Eisele Gallery Award & Rejection

Surprise! I just found this tucked in the back of my winning painting.
Back in October I blogged from Nashville, TN that a painting of my cat, Van Gogh, had been accepted into the Viewpoint 2010 exhibition. Viewpoint is a national juried exhibition sponsored each year by the Cincinnati Art Club. While I was in Cuba, this exhibition opened, and I later learned that I'd won the Eisele Gallery Award!

The award is a year's representation at this fine art gallery that features not only the works of contemporary artists from Ohio, but also historic paintings by some of Ohio's past masters.

Yesterday afternoon my thrill was to drop off work that will hang among these past masters. Tonight, I got a small thrill when I found this medal, sort of like I had just received the award in person.

But what happens to us emotionally when we don't get in to a show? Or when we don't get that coveted opportunity that we had hoped for? Recently I found some words of wisdom on this very thing while reading Robert Henri's 'The Art Spirit'. It is really great advice.

"DON'T worry about the rejections. Everybody that's good has gone through it. Don't let it matter if your works are not "accepted" at once. The better or more personal you are the less likely they are of acceptance. Just remember that the object of painting pictures is not simply to get them in exhibitions. It is all very fine to have your pictures hung, but you are painting for yourself, not for the jury. I had many years of rejections.
     Do some great work, Son! Don't try to paint good landscapes. Try to paint canvases that will show how interesting landscape looks to you -- your pleasure in the thing. Wit.
     There are lots of people who can make sweet colors, nice tones, nice shapes of landscape, all done in nice broad and intelligent-looking brushwork.
     Courbet showed in every work what a man he was, what a head and heart he had.
     Every student should put down in some form or other his findings. All any man can hope to do is to add his fragment to the whole. No man can be final, but he can record his progress, and whatever he records is so much done in the thrashing out of the whole thing. What he leaves is so much for others to use as stones to step on or stones to avoid.
    The student is not an isolated force. He belongs to a great brotherhood, bears great kinship to his kind. He takes and he gives. He benefits by taking and he benefits by giving."

Tuesday, January 25, 2011

Daily 90 3 & 4 - My Way!

Here's the math:
January 20
15 paintings behind - 2 paintings +
1 day of not painting
+ 1 afternoon of life drawing
- one new snow painting
- 1 painting from a live model
= 11 paintings behind on January 24
- haven't painted yet today
= possible 12 paintings behind tonight, January 25.

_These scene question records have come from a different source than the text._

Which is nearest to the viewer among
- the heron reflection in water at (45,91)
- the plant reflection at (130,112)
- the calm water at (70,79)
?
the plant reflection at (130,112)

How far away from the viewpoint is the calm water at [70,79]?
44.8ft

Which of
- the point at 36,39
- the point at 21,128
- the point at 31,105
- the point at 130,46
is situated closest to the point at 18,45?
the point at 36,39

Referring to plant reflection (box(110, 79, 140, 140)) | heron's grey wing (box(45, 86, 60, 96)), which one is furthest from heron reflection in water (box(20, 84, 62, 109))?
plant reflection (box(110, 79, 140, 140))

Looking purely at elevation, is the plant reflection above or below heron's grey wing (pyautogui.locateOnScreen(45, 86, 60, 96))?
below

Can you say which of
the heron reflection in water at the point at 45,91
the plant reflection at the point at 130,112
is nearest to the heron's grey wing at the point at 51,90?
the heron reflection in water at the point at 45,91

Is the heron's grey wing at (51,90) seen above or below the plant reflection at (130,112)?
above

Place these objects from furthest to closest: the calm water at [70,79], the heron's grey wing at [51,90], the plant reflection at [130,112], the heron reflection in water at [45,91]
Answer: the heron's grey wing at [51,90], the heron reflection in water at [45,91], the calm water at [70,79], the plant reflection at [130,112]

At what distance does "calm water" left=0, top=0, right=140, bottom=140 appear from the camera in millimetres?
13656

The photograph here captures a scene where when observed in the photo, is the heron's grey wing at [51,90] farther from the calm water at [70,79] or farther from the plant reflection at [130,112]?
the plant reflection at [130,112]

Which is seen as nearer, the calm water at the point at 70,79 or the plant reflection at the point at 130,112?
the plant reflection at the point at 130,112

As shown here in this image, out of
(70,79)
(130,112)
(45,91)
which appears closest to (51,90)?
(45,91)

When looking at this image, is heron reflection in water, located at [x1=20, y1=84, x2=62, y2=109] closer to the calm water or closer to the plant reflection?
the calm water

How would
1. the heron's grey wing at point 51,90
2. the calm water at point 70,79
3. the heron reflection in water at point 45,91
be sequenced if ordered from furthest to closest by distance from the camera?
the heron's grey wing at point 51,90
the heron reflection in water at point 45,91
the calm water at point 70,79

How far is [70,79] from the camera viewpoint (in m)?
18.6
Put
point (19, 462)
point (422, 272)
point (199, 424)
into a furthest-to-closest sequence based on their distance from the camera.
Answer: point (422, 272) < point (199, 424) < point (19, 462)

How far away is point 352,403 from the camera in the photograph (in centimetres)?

Whew! I am going to do this daily painting thing My Way.
Any art I do counts, it just might not be a painting, it could be a drawing or a print. BUT, if I can come up with 90 new paintings in less than 90 days, that would be a marvelous thing indeed.

Below the colors I mixed for the start my second new snow painting.
They don't look very exciting do they?

My surface: a panel by SourceTek - Classens landscape linen.
Notice the little pin holes in the surface of the priming!
I only saw noticed that when I downloaded this photo.

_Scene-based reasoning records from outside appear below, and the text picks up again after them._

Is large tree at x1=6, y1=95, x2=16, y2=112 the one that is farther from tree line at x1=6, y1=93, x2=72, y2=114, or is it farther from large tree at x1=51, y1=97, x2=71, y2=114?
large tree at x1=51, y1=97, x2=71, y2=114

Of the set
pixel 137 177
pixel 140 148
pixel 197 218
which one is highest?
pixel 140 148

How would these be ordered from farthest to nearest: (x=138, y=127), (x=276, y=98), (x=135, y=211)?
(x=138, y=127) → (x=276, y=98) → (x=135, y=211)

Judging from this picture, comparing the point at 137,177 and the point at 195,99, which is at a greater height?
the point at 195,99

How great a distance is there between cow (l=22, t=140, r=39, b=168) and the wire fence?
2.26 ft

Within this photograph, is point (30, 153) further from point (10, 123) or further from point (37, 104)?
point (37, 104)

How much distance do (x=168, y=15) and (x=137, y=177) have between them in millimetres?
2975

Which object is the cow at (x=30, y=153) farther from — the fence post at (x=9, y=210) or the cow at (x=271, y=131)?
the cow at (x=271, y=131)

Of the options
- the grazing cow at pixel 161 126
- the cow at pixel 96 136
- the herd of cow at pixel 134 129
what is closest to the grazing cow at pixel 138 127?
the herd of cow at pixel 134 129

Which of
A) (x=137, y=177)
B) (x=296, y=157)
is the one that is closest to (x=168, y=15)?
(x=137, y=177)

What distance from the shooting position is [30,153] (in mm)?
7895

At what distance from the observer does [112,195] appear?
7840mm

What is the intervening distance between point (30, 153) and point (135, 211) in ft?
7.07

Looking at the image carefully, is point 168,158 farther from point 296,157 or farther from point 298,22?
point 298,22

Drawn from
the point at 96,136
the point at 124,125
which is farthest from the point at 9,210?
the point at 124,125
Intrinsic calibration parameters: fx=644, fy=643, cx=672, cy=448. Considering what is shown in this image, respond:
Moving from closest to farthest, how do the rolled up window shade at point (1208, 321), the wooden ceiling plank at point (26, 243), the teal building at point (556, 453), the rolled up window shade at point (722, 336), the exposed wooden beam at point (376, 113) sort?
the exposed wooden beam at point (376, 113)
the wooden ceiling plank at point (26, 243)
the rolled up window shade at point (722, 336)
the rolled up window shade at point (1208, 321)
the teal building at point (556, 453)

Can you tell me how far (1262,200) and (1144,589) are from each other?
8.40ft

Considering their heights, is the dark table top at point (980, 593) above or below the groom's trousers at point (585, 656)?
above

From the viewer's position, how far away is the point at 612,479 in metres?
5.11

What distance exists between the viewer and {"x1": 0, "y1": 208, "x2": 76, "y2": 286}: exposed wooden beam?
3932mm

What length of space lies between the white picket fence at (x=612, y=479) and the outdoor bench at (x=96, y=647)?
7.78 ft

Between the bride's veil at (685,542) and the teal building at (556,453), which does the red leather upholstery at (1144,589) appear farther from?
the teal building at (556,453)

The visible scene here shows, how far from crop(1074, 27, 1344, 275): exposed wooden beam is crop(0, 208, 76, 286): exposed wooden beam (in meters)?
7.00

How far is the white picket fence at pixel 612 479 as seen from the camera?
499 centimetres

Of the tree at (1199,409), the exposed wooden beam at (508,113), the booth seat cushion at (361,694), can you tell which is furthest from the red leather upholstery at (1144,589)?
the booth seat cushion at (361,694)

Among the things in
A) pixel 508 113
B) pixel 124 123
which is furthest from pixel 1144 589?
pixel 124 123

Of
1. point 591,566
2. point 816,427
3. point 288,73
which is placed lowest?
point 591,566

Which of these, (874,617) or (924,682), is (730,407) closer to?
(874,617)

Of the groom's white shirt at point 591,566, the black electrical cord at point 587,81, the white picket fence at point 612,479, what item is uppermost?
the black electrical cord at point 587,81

I was surprised to see how intense that blue looked against
the transparent iron oxide underpainting.

I decided to apply the other colors I'd pre-mixed since this blue looked pretty good to me on my palette. It did have more chroma than I wanted for the finished color, but I knew that this was the first go round. Next, I mixed titanium white with a touch of lemon yellow and placed it in the snow area to test the value of the sky. These two values had to have the correct relationship.

Below is what I was looking at, a field in Pataskala, Ohio. Most likely it will be gone to development soon. I sat in the back parking lot of a drive through liquor store to paint.

"Flurries, January" - 6" x 8" - Oil on Linen
This painting is just as colorful as it is subtle. It's been a challenge for me to try and get this image to look like the painting. This was the closest I could get, but I feel so far from the real thing, and who knows what it looks like on your screens?

Below: what was left and scrapped together at the end of my painting session.

And some closeups of 'the battlefield' of my painting.

A few hours later, I drove to Westerville to a 3-hour model session. I took my oils and had high hopes. I had a really good painting going, but should have stopped sooner. Yes there are some drawing issues here, but what really bothered me was that I had the masses so much better and stronger about 35 minutes before I decided that I was ruining this with every brush stroke, yet there wasn't time left to try and bring it back.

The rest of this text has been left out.